For early-line relapse patients, the main principles include utilizing at least one therapeutic class not used in induction, avoiding agents to which patients are refractory, and accounting for previous treatment toxicities. Recent randomized phase 3 trials have demonstrated the benefit of triplet combinations over doublets, with regimens like daratumumab/lenalidomide/dexamethasone showing superior overall survival outcomes.
Future Directions and Clinical Impact
The optimal selection and sequencing of BCMA-directed therapies remain to be determined, although bispecific T-cell engagers have shown efficacy in patients relapsing after BCMA-directed CAR T products.
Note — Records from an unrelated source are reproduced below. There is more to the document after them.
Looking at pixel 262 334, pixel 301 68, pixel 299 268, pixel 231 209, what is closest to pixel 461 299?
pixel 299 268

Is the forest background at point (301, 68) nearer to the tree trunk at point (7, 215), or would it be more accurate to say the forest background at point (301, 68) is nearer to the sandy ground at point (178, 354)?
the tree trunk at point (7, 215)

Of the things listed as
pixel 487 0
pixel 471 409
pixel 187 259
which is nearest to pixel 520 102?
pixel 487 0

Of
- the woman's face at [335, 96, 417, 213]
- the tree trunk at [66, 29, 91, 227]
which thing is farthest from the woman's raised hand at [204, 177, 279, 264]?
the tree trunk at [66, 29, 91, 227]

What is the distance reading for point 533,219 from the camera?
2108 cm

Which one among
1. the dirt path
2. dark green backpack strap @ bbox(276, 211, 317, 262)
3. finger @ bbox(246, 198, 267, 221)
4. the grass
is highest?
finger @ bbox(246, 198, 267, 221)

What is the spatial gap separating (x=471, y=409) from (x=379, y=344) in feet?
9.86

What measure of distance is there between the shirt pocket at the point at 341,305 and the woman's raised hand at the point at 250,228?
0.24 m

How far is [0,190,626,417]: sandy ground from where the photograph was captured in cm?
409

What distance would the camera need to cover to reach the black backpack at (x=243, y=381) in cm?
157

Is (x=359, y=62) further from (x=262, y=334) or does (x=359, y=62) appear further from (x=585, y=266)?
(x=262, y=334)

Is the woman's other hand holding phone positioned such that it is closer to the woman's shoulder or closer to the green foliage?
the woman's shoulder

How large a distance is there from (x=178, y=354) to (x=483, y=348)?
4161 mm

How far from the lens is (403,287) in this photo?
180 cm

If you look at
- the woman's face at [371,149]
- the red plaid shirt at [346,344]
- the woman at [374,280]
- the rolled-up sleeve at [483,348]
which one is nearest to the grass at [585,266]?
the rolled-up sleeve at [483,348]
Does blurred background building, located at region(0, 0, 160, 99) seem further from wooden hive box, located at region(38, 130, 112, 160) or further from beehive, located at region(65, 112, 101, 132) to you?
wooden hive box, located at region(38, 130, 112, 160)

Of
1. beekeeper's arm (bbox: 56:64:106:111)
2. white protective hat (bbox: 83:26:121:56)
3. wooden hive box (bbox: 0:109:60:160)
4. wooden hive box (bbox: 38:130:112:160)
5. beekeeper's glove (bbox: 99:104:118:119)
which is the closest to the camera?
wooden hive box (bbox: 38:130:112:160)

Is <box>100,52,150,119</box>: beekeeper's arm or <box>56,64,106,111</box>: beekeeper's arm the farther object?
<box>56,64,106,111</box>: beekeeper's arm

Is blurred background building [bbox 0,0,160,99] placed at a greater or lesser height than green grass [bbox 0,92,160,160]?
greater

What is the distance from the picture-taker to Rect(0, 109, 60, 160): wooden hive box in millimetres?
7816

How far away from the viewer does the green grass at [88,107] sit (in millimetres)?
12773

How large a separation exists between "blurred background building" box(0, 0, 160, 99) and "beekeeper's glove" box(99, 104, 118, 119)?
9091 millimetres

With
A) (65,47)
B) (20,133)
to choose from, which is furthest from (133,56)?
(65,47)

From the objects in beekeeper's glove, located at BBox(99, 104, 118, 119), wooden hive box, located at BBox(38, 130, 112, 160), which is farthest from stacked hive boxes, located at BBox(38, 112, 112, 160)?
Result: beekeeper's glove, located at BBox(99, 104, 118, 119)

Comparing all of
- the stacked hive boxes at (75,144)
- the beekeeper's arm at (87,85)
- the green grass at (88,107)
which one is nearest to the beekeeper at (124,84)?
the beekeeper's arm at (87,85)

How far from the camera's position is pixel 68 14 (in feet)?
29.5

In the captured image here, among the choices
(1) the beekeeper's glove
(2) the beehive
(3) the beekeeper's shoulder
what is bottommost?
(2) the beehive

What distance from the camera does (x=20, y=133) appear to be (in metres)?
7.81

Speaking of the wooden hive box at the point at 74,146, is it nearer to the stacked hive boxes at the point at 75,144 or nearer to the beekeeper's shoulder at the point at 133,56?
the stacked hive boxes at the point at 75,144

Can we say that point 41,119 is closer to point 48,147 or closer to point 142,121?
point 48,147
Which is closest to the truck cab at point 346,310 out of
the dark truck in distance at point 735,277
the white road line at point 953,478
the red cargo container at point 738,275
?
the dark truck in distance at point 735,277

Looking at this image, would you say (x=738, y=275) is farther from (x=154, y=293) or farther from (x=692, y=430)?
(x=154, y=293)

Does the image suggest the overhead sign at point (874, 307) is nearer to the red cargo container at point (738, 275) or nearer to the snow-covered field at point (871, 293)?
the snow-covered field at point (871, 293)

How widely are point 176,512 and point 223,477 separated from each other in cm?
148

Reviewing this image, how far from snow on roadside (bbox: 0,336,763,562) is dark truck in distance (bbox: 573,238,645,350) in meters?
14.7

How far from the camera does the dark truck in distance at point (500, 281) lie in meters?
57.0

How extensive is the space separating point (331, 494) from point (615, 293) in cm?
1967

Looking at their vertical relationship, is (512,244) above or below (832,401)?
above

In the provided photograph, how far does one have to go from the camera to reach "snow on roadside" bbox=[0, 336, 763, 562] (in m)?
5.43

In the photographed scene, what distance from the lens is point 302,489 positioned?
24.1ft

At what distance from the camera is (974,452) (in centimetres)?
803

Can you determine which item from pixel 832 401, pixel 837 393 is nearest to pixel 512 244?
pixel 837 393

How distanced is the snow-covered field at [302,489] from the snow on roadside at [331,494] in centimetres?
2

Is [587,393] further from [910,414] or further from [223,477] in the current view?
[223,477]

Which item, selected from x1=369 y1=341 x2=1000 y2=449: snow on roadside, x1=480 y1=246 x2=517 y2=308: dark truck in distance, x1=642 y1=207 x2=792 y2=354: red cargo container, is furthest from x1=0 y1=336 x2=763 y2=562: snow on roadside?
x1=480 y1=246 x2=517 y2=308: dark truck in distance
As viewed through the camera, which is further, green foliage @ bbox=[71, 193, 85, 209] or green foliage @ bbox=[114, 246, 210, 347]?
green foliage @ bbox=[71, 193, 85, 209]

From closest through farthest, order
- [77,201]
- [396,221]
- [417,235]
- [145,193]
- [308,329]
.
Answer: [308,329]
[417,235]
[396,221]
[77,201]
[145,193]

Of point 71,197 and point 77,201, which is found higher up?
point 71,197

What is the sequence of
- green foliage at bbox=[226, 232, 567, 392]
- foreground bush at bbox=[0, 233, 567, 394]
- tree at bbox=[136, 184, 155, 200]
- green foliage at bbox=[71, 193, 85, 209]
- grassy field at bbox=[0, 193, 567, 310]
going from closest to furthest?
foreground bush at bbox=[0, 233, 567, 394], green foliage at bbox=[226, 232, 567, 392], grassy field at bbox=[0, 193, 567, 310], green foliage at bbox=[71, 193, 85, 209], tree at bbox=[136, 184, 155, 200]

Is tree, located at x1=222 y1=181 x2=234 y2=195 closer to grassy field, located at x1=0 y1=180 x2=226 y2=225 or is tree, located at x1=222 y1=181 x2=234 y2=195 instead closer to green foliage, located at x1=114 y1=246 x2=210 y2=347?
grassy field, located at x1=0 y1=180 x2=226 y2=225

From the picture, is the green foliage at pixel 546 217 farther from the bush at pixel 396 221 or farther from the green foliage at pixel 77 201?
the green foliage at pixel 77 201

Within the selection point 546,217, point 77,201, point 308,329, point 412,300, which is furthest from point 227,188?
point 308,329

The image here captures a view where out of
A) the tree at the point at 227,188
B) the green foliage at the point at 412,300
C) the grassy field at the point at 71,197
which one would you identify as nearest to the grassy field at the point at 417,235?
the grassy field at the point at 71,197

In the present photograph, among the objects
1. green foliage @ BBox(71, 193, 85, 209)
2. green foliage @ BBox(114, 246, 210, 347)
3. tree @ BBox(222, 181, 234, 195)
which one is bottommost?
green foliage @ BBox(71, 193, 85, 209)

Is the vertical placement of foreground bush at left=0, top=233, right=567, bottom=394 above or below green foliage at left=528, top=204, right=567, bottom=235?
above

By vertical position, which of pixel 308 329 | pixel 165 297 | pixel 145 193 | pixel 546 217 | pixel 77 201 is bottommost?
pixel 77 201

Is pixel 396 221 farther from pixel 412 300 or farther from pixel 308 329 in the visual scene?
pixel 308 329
Patients requiring urgent responses should be preferentially considered for teclistamab given the time delay associated with CAR T-cell manufacturing.
As Paul G. Richardson, MD, from Dana-Farber Cancer Institute, noted: "CELMoDs as a particular class of new agent provide such an example of an important therapeutic option for our patients with multiple myeloma. Moreover, they can be readily added to existing platforms, such as proteasome inhibitors and monoclonal antibodies."
The evolving treatment landscape suggests that therapies directed toward BCMA and other novel targets will increasingly be deployed at earlier time points and in combination with current standard-of-care agents, indicating that survival for patients with RRMM will continue to improve with time.